- Do this
Rewrite the entries below with every occurrence of "in metres" swapped for "in meters", leaving everything else the same. Omit the pictures from your answer.

start

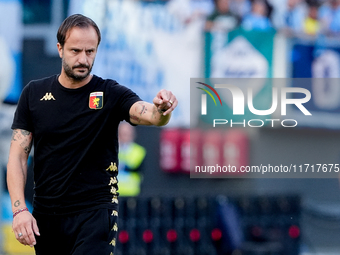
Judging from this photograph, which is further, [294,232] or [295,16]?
[295,16]

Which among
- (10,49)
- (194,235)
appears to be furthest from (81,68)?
(10,49)

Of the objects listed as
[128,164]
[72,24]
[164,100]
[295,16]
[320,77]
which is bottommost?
[128,164]

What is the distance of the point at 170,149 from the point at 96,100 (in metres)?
6.66

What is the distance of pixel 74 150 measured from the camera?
3.03m

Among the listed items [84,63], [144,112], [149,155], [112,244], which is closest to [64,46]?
[84,63]

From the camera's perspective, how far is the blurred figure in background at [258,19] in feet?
32.3

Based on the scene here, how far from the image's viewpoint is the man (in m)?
3.00

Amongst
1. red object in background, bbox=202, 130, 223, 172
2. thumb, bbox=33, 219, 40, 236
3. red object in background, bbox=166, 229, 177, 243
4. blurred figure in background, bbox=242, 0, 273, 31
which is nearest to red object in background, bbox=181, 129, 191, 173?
red object in background, bbox=202, 130, 223, 172

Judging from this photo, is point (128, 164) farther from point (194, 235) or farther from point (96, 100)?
point (96, 100)

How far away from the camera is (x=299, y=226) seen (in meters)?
9.13

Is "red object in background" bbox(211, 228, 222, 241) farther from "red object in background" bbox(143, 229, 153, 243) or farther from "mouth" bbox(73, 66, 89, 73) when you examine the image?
"mouth" bbox(73, 66, 89, 73)

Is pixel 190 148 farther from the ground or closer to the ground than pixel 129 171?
farther from the ground

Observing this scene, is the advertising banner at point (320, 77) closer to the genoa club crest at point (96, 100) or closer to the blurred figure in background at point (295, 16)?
the blurred figure in background at point (295, 16)

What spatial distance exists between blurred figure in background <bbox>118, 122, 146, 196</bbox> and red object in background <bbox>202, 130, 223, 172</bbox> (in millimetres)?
1164
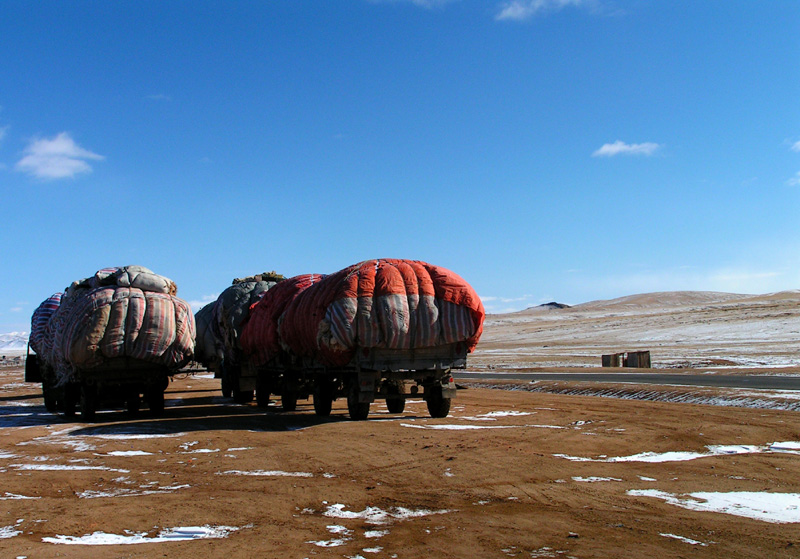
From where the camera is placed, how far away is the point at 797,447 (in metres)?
12.3

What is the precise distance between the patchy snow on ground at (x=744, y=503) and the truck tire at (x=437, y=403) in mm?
8541

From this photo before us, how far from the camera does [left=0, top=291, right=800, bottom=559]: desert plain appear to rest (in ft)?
23.0

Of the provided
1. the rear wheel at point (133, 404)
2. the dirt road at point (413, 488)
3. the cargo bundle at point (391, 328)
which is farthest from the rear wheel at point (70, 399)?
the cargo bundle at point (391, 328)

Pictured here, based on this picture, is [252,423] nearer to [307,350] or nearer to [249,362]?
[307,350]

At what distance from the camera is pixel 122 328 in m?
18.5

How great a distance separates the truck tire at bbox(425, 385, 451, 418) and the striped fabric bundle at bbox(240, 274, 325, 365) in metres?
5.16

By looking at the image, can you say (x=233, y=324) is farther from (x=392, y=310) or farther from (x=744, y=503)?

end

- Full response
Judging from this photograph, which is further, [294,232] or [295,16]?
[295,16]

Which among
- (10,49)
- (194,235)
appears to be furthest from (81,68)?
(10,49)

Of the objects listed as
[128,164]
[72,24]
[164,100]
[295,16]
[320,77]
which is bottommost?
[128,164]

What is the distance of the point at 170,149 from the point at 96,100 (in meters)?
6.66

What is the distance of pixel 74 150 measured from the camera?
3.03m

Among the listed items [84,63], [144,112], [149,155], [112,244], which is closest to [64,46]?
[84,63]

From the camera's perspective, how far is the blurred figure in background at [258,19] in feet?
32.3

Based on the scene here, how far from the image's viewpoint is the man (in m)?
3.00

Amongst
1. red object in background, bbox=202, 130, 223, 172
2. thumb, bbox=33, 219, 40, 236
3. red object in background, bbox=166, 229, 177, 243
4. blurred figure in background, bbox=242, 0, 273, 31
which is nearest to red object in background, bbox=181, 129, 191, 173?
red object in background, bbox=202, 130, 223, 172

Judging from this photo, is point (128, 164) farther from point (194, 235) or farther from point (96, 100)?
point (96, 100)

How far away from the camera is (x=299, y=226) seen (in meters)?
9.13

Is "red object in background" bbox(211, 228, 222, 241) farther from "red object in background" bbox(143, 229, 153, 243) or farther from "mouth" bbox(73, 66, 89, 73) when you examine the image?
"mouth" bbox(73, 66, 89, 73)

Is pixel 190 148 farther from the ground or closer to the ground than pixel 129 171?
farther from the ground

Observing this scene, is the advertising banner at point (320, 77) closer to the genoa club crest at point (96, 100) or closer to the blurred figure in background at point (295, 16)?
the blurred figure in background at point (295, 16)

What spatial distance exists between blurred figure in background <bbox>118, 122, 146, 196</bbox> and red object in background <bbox>202, 130, 223, 172</bbox> (in millimetres)?
1164
From where the camera is placed, how far away is the point at 797,447 (in meters)?
12.3

What is the precise distance between the patchy snow on ground at (x=744, y=503) and the truck tire at (x=437, y=403) in mm?
8541

From this photo before us, how far from the camera does [left=0, top=291, right=800, bottom=559]: desert plain appear to rest (in ft)?
23.0

Of the provided
1. the rear wheel at point (133, 404)
2. the dirt road at point (413, 488)
3. the cargo bundle at point (391, 328)
which is farthest from the rear wheel at point (70, 399)?
the cargo bundle at point (391, 328)

Pictured here, based on this picture, is [252,423] nearer to [307,350] or nearer to [249,362]?
[307,350]

At what distance from the camera is pixel 122 328 in m?
18.5

How great a distance separates the truck tire at bbox(425, 385, 451, 418) and the striped fabric bundle at bbox(240, 274, 325, 365) in meters?
5.16

By looking at the image, can you say (x=233, y=324) is farther from (x=392, y=310) or farther from (x=744, y=503)?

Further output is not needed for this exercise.